Work item:
Using the data below, print exactly the line with "How Much Data", the line with "forskel mellem - Forskel", and every line between them, but none of the pictures.

Exercise material:
━━━━━━━━━━━━━━━━━━━━━━━━━━━━━━
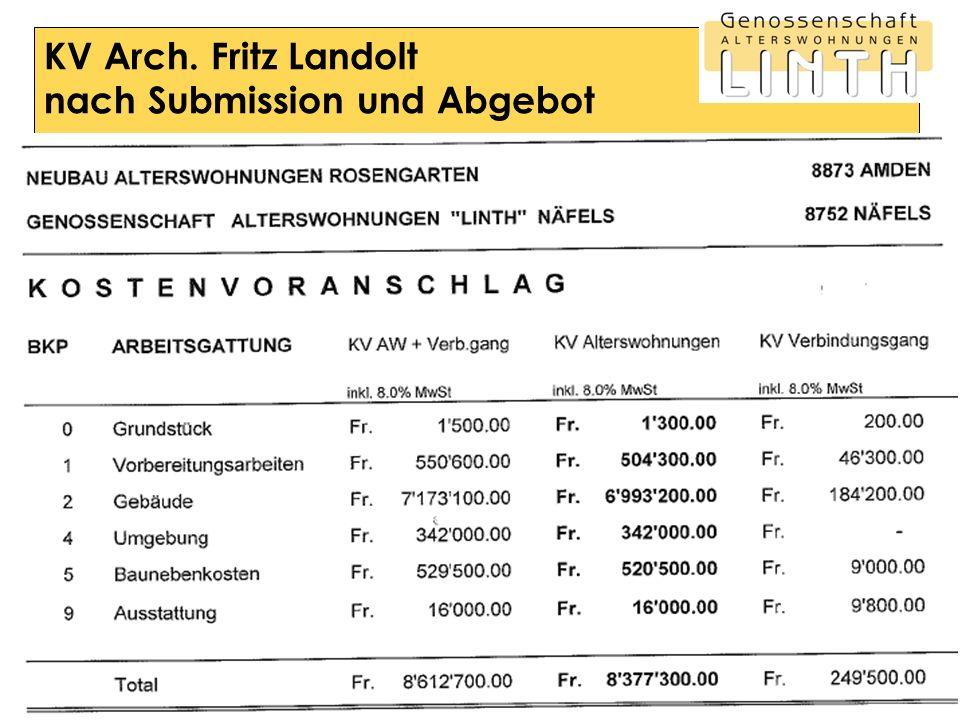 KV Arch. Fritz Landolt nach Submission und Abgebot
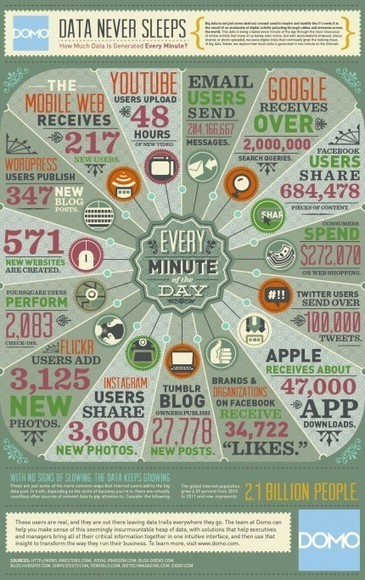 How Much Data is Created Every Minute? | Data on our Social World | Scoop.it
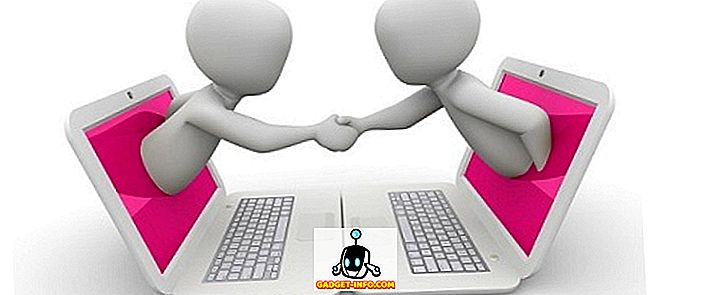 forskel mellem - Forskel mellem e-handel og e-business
━━━━━━━━━━━━━━━━━━━━━━━━━━━━━━
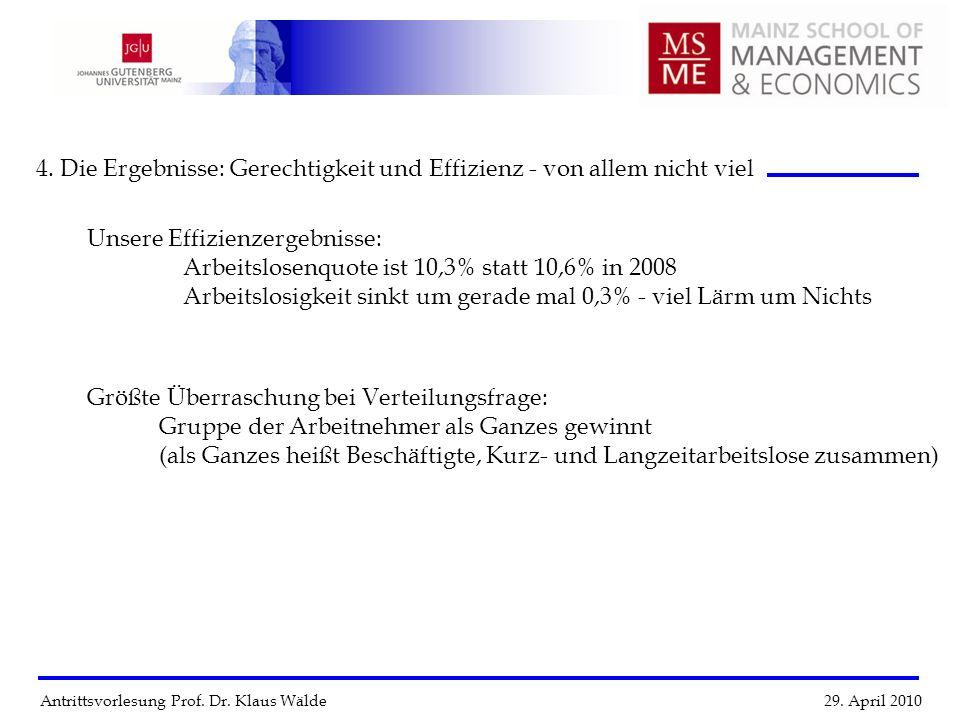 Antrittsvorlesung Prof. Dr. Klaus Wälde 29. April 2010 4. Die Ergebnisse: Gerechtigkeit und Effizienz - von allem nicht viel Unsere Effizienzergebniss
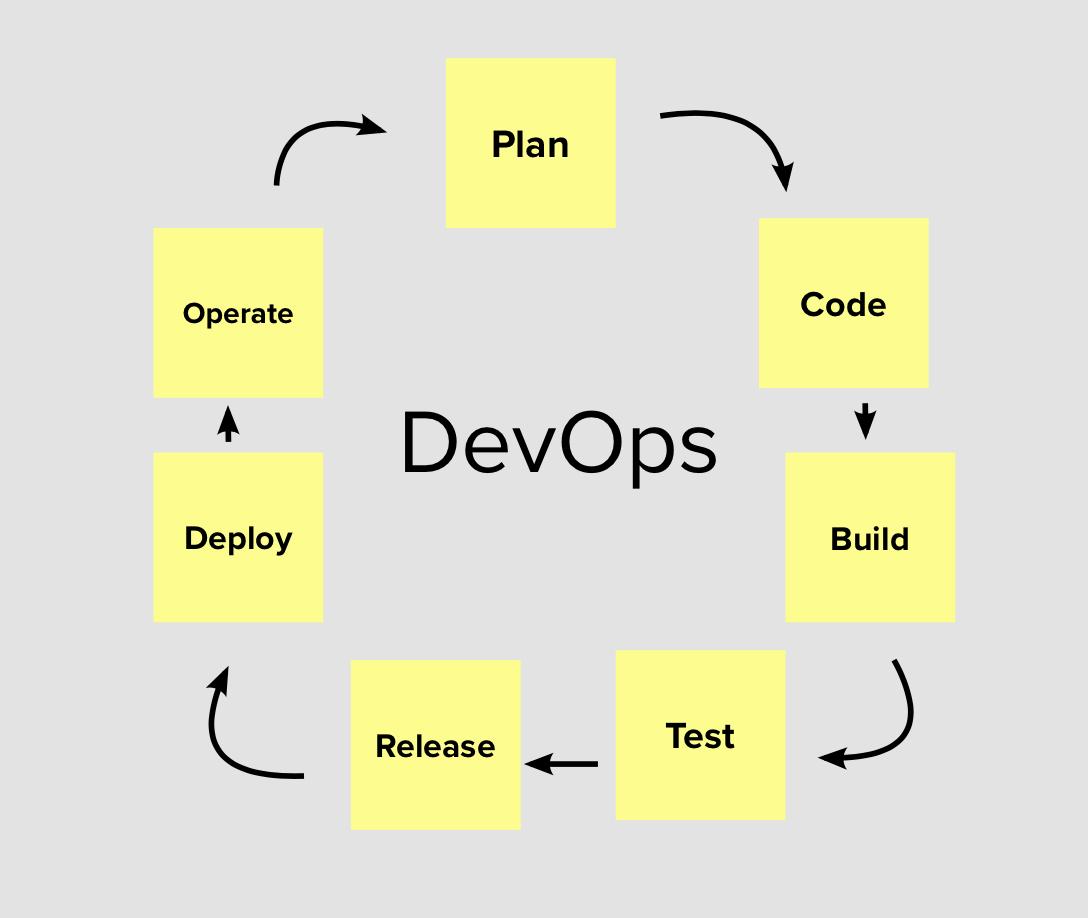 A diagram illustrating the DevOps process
━━━━━━━━━━━━━━━━━━━━━━━━━━━━━━
Solution:
 How Much Data is Created Every Minute? | Data on our Social World | Scoop.it
 forskel mellem - Forskel mellem e-handel og e-business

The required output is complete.